A number of films have used the story, both in the Soviet Union and in other countries:
- The Overcoat (1916) – an American silent film directed by Rae Berger
- The Overcoat (1926) – a Soviet silent film directed by Grigori Kozintsev and Leonid Trauberg
- The Overcoat (1951) – a film of Marcel Marceau's Mime Play with W. Schleif in Berlin
- The Overcoat ("Il Cappotto") (1952) – an Italian film directed by Alberto Lattuada
- The Awakening (1954), an adaptation for the Douglas Fairbanks, Jr., Presents television series starring Buster Keaton, with the story transposed to an unnamed totalitarian state.
- The Bespoke Overcoat (1955) – an Oscar-winning short British film directed by Jack Clayton based on Wolf Mankowitz's 1953 play of the same name. Here the story is transposed to the East End of London and the protagonists are poor Jews working in the clothing trade.
- The Overcoat (1959) – a Soviet film directed by Aleksey Batalov
- The Overcoat (1976) – an Iraqi Kurdish made-for-TV film adapted by Simko Nakam and directed by Jamal Mohamad
- Nayi Sherwani (1986) – an adaptation for the Indian DD National television series Katha Sagar by Shyam Benegal
- The Overcoat (1997) – a Greek film
- The Overcoat (2001) – a Canadian made-for-TV film produced by the CBC
- The Overcoat – an unfinished animated film by Yuriy Norshteyn and Francheska Yarbusova, in the works since the early 1980s.
- The Overcoat (2017) – a short film adapted and directed by Patrick Myles starring Jason Watkins, Tim Key, Vicki Pepperdine and Alex Macqueen.
- The Overcoat (2018) – an animated special adapted by Hugh O'Conor and directed by Sean Mullen & Meelis Arulepp, starring Cillian Murphy and Alfred Molina.

===Radio===
- Gogol's story was adapted twice on the radio series Theatre Royal, first on October 11, 1953, and then on August 4, 1954, both versions starring Sir Michael Redgrave as Akaky.
- Hans Conried starred as Akaky in an adaptation on The CBS Radio Mystery Theater on March 3, 1977.
- On April 3, 2002, the BBC Radio 4 series Three Ivans, Two Aunts and an Overcoat broadcast an adaptation by Jim Poyser of the story starring Stephen Moore as Akaky. In this version, the Very Important Person whose overcoat Akaky's ghost takes is Akaky's immediate superior Colonel Borzov, and the ending is altered to have Akaky's ghost visit him in his office (rather than on his way home in his sleigh, as in the story) to take both the overcoat and Borzov's Very Important Person medal (and a bag of sugared rusks).

===Ballet===
- The Russian composer German Okunev was working on a ballet version of 'The Overcoat' at the time of his death in 1973: it was completed and orchestrated by V. Sapozhnikov.
- A recent adaptation by Morris Panych and Wendy Gorling, set to various music by Russian composer Dmitri Shostakovich, was performed by actors using dance and mime. A film version was produced by the CBC.
- The Danish choreographer Flemming Flindt created a version for Dennis Nahat and the Clevelend-San Jose Ballet.

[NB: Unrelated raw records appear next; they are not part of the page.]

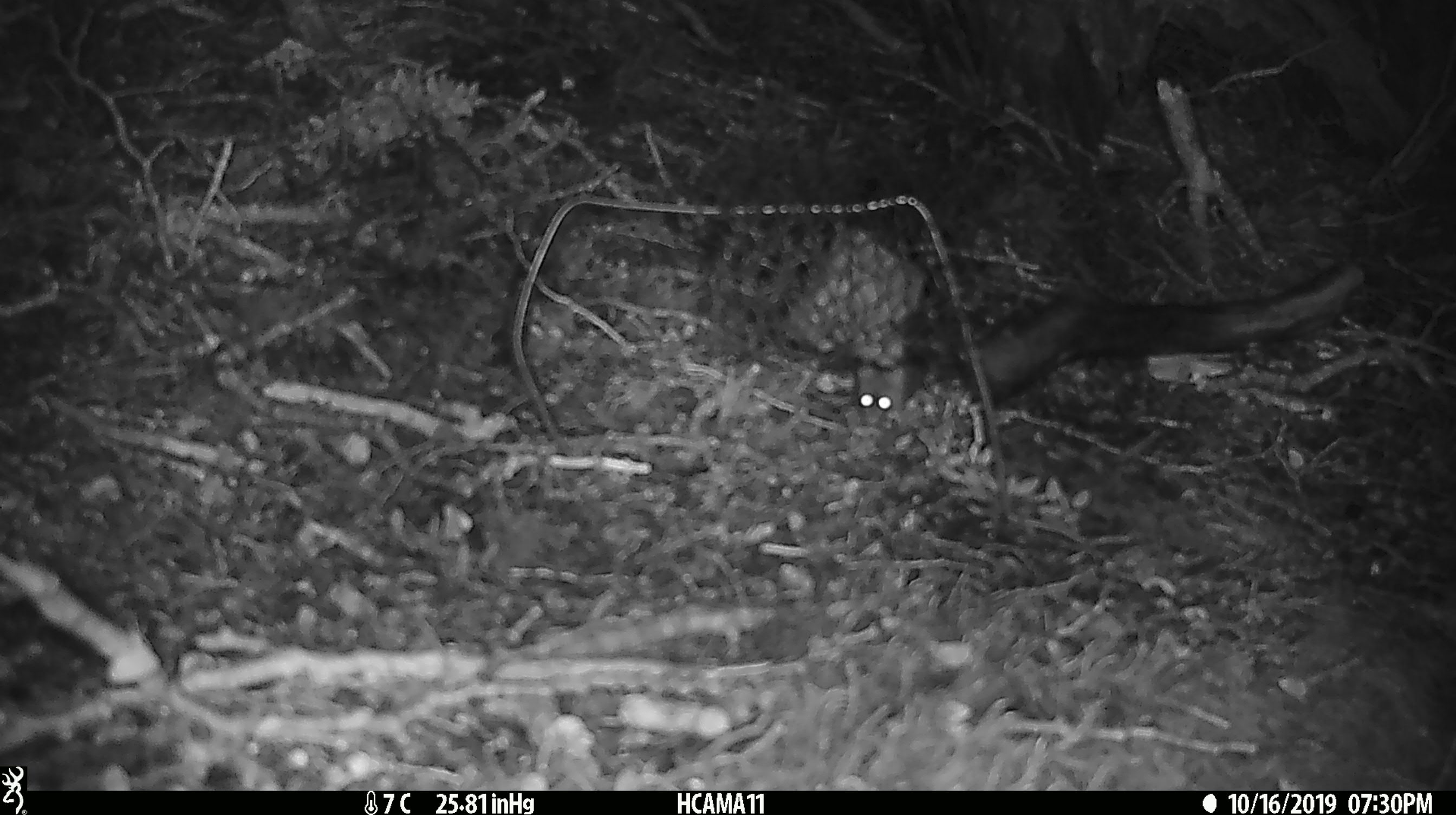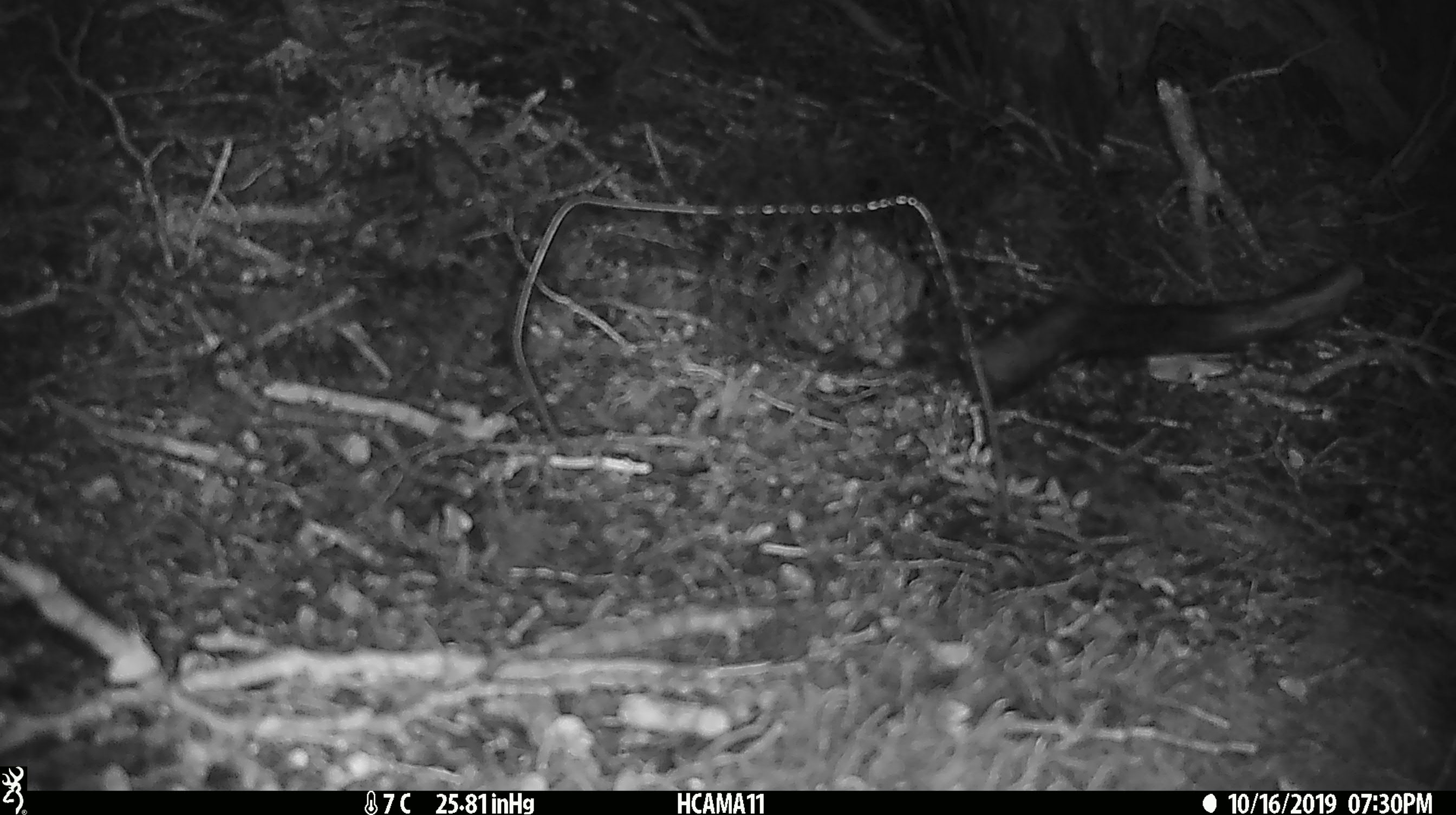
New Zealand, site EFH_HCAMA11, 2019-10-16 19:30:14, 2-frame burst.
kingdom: Animalia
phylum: Chordata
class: Mammalia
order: Rodentia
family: Muridae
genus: Mus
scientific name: Mus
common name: mouse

The principal role was performed by Rudolph Nureyev at the world premiere at the Edinburgh Festival in the summer of 1990.

==In popular culture==
- The protagonist in the 2003 novel The Namesake, by Jhumpa Lahiri, is named for Gogol because of the importance that "The Overcoat" had on his father as a young man in Calcutta. The "Gogol" of this novel finds meaning in the story, after struggling with the name given to him by his father. In the novel, Gogol's father justifies his choice for his son's name by saying "We all came out of Gogol's Overcoat......One day you will understand..." An adaptation of the novel was produced as a film, The Namesake, in 2006, directed by Mira Nair.
- The manga Bungo Stray Dogs features a character named after Nikolai Gogol whose supernatural ability is named The Overcoat, which allows him to store and retrieve anything from his overcoat.